The sensitivity of the DA to PGE 2 in utero has clinical significance, because maternal administration of PGE 2 inhibitors such as indomethacin can cause the DA to close with catastrophic consequences. The response to indomethacin is thought to be potentiated by stress, and intraoperative echocardiography demonstrates that indomethacin used in fetal surgery induces more potent constriction of the DA. Interestingly, there seems to be some “physiological” constriction of the DA as gestation proceeds toward term, which may explain the increased velocity that is seen in the DA relative to the PA. Because the lungs represent a major site of PGE 2 metabolism, it would seem plausible that this constriction of the DA is due to increased prostaglandin degradation because pulmonary perfusion increases toward the end of gestation.
Aortic Isthmus
The isthmus of the aorta (the section of the aortic arch between the take-off of the left subclavian artery and the insertion of the DA) represents a watershed region between the aortic arch, which transmits relatively well oxygenated blood to the head and upper body, and the DA, which transmits relatively deoxygenated blood to the lower body.

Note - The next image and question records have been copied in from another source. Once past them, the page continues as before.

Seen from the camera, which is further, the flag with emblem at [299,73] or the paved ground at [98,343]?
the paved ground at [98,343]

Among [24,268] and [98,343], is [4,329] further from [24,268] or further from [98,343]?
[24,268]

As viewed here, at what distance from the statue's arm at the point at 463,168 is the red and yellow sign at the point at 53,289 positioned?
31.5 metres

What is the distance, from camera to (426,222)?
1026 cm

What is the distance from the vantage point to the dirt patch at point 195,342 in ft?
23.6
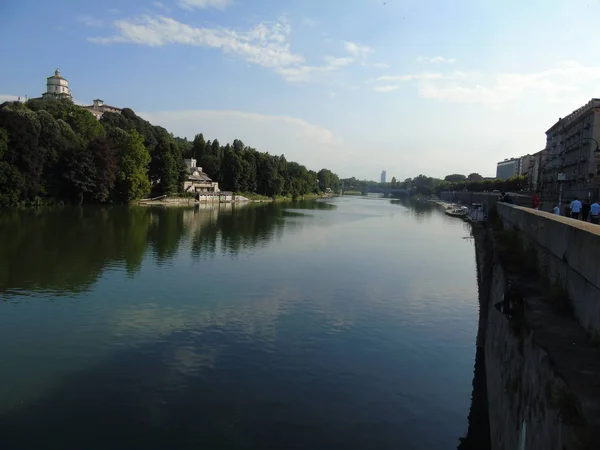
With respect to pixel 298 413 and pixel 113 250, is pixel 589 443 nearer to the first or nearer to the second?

The isthmus may also represent a functional division between these two arterial circuits, because noradrenaline and acetylcholine injected into either side of the isthmus in the fetal lamb can be demonstrated to affect only that side for at least a few heartbeats. Animal studies have shown that, under physiological conditions, only 10% to 15% of the CCO is transmitted through the isthmus because the majority of blood in the ascending aorta is distributed to the myocardium, head, and upper limbs via the coronary, carotid, and subclavian arteries. One of the most important hemodynamic factors influencing the direction of flow through the isthmus is the relative resistances of the cerebral and placental circulations. If the placental resistance (which is normally very low) increases sufficiently, the two circuits (upper and lower body) can be separated, with blood ejected from the LV perfusing the heart and upper body only, with negligible forward flow (because the placenta is no longer the site of lowest vascular resistance). Meanwhile, the RV perfuses the lower body exclusively. As placental resistance progressively increases, retrograde flow can be detected in the isthmus. Indeed, the isthmus represents an example of the plasticity of the fetal circulation to adapt to varying circumstances. For example, as in cases of reduced left ventricular output, DA blood flows retrograde through the isthmus to supply the AAo and aortic arch.